Aber den Rettungsschuss gibt es doch auch, da wird das Opfer auch geschützt.

Beim finalen Rettungsschuss sehe ich im Idealfall den Bankräuber, der die Pistole hat und an den Kopf der Geisel hält. Aber gerade die vorhin besprochenen „ticking bomb“- Szenarien oder auch der Daschner-Fall sind dadurch gekennzeichnet, dass die Gefahr nicht präsent ist. Ich kann die Gefahr nicht sofort sehen und mit der Folter beseitigen, sondern bin immer auf die Mitwirkung des Gefolterten angewiesen.Wenn man das einmal durchdenkt, wie die Folter rechtlich auszugestalten wäre, dann kommt man ohnehin in große Schwierigkeiten.

Nämlich?

Dann müsste man rechtlich regeln:Wie soll gefoltert werden? Ganz langsam oder doch schnell? Nur ein bisschen oder dann auch bis zum Tod? Sind Ärzte dabei? Wie sicher muss man sein, um foltern zu dürfen? Im Frankfurter Fall hatten sie zunächst auch einen anderen Tatverdächtigen – genügt denn eigentlich schon eine „überwiegende Sicherheit“ für die Folter? Oder muss es eine „große Wahrscheinlichkeit“ sein?
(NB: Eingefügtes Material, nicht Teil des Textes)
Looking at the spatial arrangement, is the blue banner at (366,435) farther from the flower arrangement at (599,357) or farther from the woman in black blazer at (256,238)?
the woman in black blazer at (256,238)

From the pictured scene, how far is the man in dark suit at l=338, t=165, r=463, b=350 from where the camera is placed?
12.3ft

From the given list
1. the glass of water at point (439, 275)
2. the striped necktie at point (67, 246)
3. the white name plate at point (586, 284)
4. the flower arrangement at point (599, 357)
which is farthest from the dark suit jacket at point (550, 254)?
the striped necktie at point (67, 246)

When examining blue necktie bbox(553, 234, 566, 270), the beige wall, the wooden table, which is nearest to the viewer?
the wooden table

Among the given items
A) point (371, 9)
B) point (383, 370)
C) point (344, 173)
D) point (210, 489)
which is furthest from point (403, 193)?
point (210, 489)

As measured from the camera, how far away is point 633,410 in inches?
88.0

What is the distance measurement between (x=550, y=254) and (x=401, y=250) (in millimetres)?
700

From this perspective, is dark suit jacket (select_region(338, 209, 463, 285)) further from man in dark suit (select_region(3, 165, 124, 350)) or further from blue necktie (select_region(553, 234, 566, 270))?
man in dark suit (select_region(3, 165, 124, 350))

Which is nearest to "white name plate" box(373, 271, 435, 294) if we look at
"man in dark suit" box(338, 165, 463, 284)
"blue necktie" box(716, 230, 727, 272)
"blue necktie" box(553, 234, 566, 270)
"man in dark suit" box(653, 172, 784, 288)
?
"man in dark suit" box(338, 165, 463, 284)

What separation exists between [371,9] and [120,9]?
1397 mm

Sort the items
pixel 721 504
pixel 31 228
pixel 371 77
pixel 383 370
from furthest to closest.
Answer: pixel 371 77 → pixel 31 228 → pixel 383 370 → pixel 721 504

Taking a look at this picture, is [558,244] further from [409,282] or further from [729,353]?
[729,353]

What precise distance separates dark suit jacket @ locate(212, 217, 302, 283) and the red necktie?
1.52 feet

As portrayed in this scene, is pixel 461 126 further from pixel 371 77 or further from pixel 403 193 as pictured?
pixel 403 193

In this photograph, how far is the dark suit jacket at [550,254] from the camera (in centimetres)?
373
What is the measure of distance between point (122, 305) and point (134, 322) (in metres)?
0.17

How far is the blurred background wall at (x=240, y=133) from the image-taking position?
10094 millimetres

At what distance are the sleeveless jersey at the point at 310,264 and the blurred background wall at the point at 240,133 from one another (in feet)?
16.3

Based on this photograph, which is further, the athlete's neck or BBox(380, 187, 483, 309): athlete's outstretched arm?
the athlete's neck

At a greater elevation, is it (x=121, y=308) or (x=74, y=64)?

Der Staat darf also nicht foltern. Darf der Privatmann foltern, in Notwehr vielleicht?

Notwehrrechte habe ich. Wenn ich bedroht werde, kann ich dem anderen auf die Nase hauen. Wenn mein Kind verschleppt ist und ich kriege den Entführer, dann stehen mir so genannte Nothilferechte zu. Und da wird es sehr schwierig, da gibt es keine eindeutigen Antworten. Bei der Nothilfediskussion gibt es eine Einschränkung:Die Abwehr muss geboten sein. Und da würde ich sagen, aber das ist meine private Ansicht: Geboten wäre, dass sich die Polizei anrufe, wenn ich den Entführer habe. Ich darf nicht selbst anfangen, dem Verdächtigen im Keller die Daumenschrauben anzulegen.

Als Privatmann: Könnten Sie einen Vater verstehen, der den mutmaßlichen Entführer seines Sohnes gefoltert sehen will, um das Versteck zu erfahren?

Ich kann mich da nicht hinstellen und sagen, ich hätte dafür nicht irgendwie Verständnis. Aber darauf können wir nicht unsere Rechtsordnung aufbauen.